FDA uses the terms “genetic engineering” and “bioengineering” to describe the use of modern biotechnology to develop new plant varieties. In technical terms, modern biotechnology means the application of in vitro nucleic acid techniques, including recombinant deoxyribonucleic acid (DNA) and direct injection of nucleic acid into cells or organelles, or fusion of cells beyond the taxonomic family, that overcome natural physiological reproductive or recombinant barriers and that are not techniques used in traditional breeding and selection of plants. FDA prefers the terms “genetic engineering” and “bioengineering” over the broader term, “genetic modification,” based on the potential for the term, without additional qualifiers, to encompass virtually any kind of alteration to the genetic composition of a plant, rather than simply the modifications resulting from modern biotechnology techniques. More analysis is available on our Food & Drug Law Access Blog. Also on November 19, FDA issued draft guidance on labeling genetically engineered salmon.
Brain Claims Draw Fire
As part of its regular monitoring and its joint initiative with the Council for Responsible Nutrition, the NAD investigated advertising claims for BrainFire dietary supplement. See BrainFire, NAD Case No. 5914 (Dec. 23, 2015). The challenged claims included descriptions, such as the following:
IMPROVED MEMORY. The ingredients in BrainFire have been shown to help increase memory recall in men and women of just about all ages.
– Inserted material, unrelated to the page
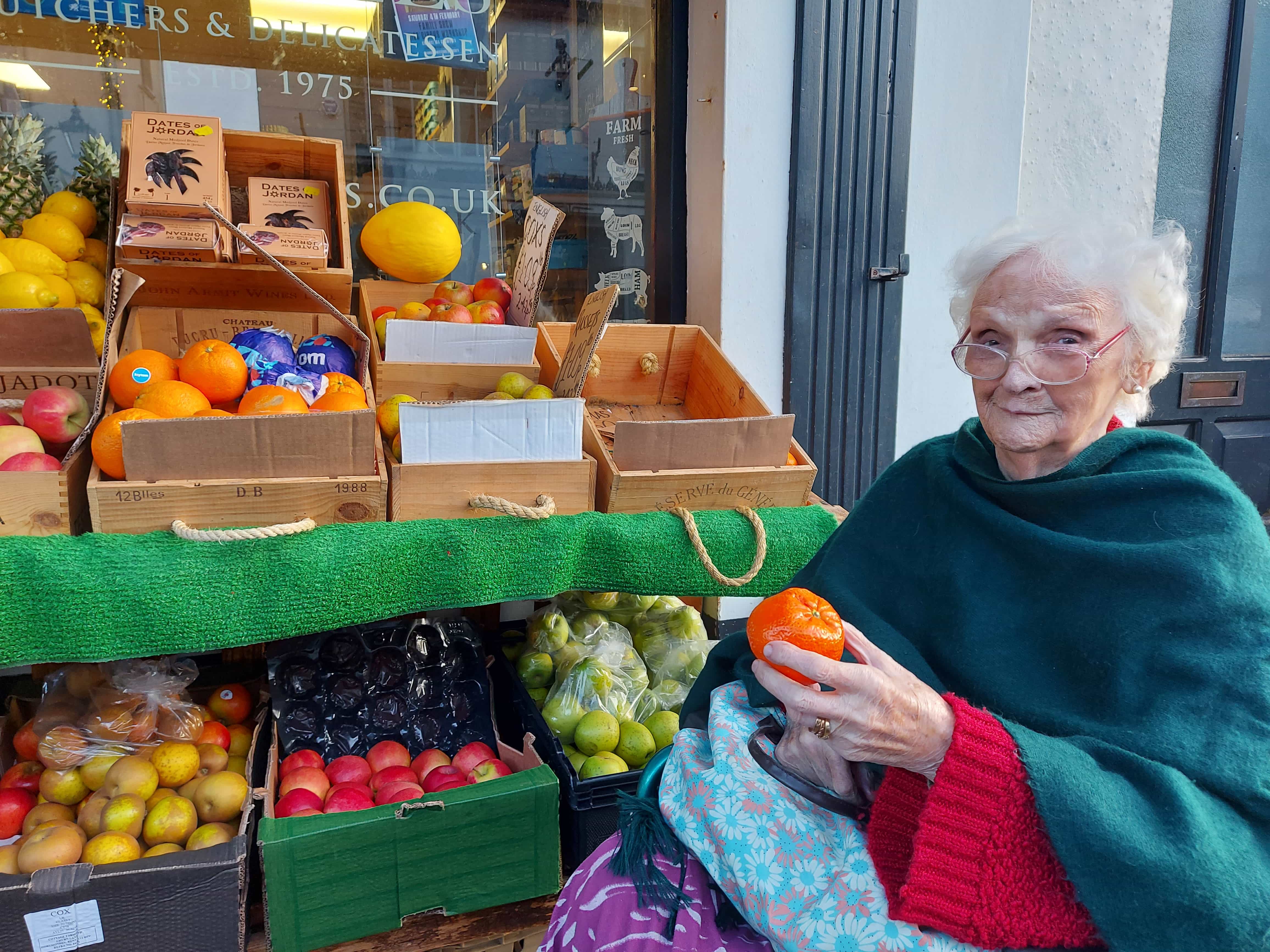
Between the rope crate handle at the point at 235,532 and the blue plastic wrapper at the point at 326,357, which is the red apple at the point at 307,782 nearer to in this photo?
the rope crate handle at the point at 235,532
Men and women in their early twenties to late thirties started noticing significant increases in their short term memory and some increases in long term memory recall where people from 40 to the age of 65 noticed drastic increases in both.
The NAD also challenged articles that it said “appear[ed] to be editorial content” and “product reviews which appear[ed] to be independent.” The NAD closed the case without formal review after the advertiser agreed to permanently discontinue the claims. This case illustrates that “brain claims” are still drawing regulatory scrutiny, and it’s not only the FTC that’s looking at native advertising.
NAD Approves Clinical Study, but Not “Clinically Proven” Claims
As part of its regular monitoring and its joint initiative with the Council for Responsible Nutrition, the NAD investigated claims for FlexSure, a joint product containing U. tomentosa, B. serrata, L. mevenii, and L-Leucine. See Vital G-Netics/SBB Holdings, Inc., NAD Case No. 5912 (Dec. 21, 2015). The NAD found that the advertiser could make narrowly tailored efficacy and safety claims based on positive results from an eight-week randomized, multi-center, placebo-controlled, double-blind study conducted on the product in India. The NAD also found that the advertiser could support mechanism claims as long as they are qualified to convey that they are based on an in vitro study. The NAD, however, rejected the “clinically proven” establishment claims given that not all results from the eight-week study were positive and, in the NAD’s view, other studies offered by the advertiser lacked either sufficient reliability or sufficient relevance to the product (e.g., an adequate match between FlexSure and the formulations tested). The NAD also rejected testimonial and performance claims suggesting efficacy within seven days.